Silence fell around them, then someone said, “Well, shit. Don’t look at me like that, Evan. You agreed.”
“No, I didn’t,” Evan, the soft-spoken man, said. “I just didn’t object because you wouldn’t have listened.”
“Riley has messed me up,” the other man said. “She’s alive. I just can’t believe it.” Mumbling, then the same man said, “It was a good plan. But we should have lit the place on fire for real, then she couldn’t have stayed inside. Marcus, help me take him to the pit.”
Matt was hauled up and half dragged a hundred feet.
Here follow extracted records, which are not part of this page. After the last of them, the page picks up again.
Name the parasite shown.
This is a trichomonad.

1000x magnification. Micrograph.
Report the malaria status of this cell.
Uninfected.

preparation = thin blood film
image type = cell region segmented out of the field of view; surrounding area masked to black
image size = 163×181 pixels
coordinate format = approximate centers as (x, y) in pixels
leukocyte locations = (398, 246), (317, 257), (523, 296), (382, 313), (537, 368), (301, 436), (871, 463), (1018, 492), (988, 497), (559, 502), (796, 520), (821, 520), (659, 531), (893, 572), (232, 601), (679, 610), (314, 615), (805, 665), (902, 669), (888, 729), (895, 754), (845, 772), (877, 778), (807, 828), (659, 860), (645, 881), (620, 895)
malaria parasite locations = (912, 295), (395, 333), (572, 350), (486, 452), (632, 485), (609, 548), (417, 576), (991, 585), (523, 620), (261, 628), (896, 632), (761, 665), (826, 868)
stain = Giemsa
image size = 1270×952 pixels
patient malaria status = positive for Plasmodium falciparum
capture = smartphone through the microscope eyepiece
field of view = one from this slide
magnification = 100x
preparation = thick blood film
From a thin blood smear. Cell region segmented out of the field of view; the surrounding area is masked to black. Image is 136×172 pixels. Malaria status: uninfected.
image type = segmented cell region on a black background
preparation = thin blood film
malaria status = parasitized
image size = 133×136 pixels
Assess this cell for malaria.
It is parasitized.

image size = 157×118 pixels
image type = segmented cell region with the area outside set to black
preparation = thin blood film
A door was opened and he smelled blood and vomit and death.
They took him downstairs into a room as cold as the outdoors.
“Anton, we need to restart this fire. If he freezes to death that’s not going to get Riley back.”
“Calliope isn’t going to let him leave,” Anton said. “But yeah, start the fire while I secure him.”
Matt’s hands were unchained, then reattached to a metal rod along the wall. He heard Marcus about ten feet away putting wood into a stove and crumbling paper. A minute later a faint warmth started to fill the small space.
Then without another word, they left.
Matt lost track of time, and may have fallen asleep or, more likely, passed out, but the room was almost warm when he heard the lock above him click. A minute later, two people walked down the stairs.
“Take off his blindfold,” Calliope said.
The blindfold was removed and Matt blinked rapidly. His vision was blurry, and there was only a dim light in the room and the glow from the fireplace. There were pictures tacked to the walls, but they were blurry and he couldn’t make them out.
He turned to Calliope. Even though his vision was unclear, he recognized her. She was one of the most beautiful women he’d ever seen. Thick and bright red hair cascaded in curls down her back. Her face was smooth and fresh, unlined, with high cheekbones and large round blue eyes. She wore no makeup and had no blemishes. She was tall—nearly as tall as Matt—and curvy in a flowing dress with a white wool cape over her shoulders. She smiled. “I apologize for the treatment. My decision to put you in our prison was rash because your visit was unexpected.”
“You had a federal agent kidnapped,” he said.
As if he didn’t speak, she continued, “I have had time to think things through, and if you behave yourself, you may join the community for dinner. Anton will find you clean clothes and you can wash up. You have thirty minutes.”
“You’re not going to let me live,” he said.
She didn’t respond. “You can obey, have a meal, and sleep in a bed—or you can be difficult and rot in this prison all night. It makes no difference to me.”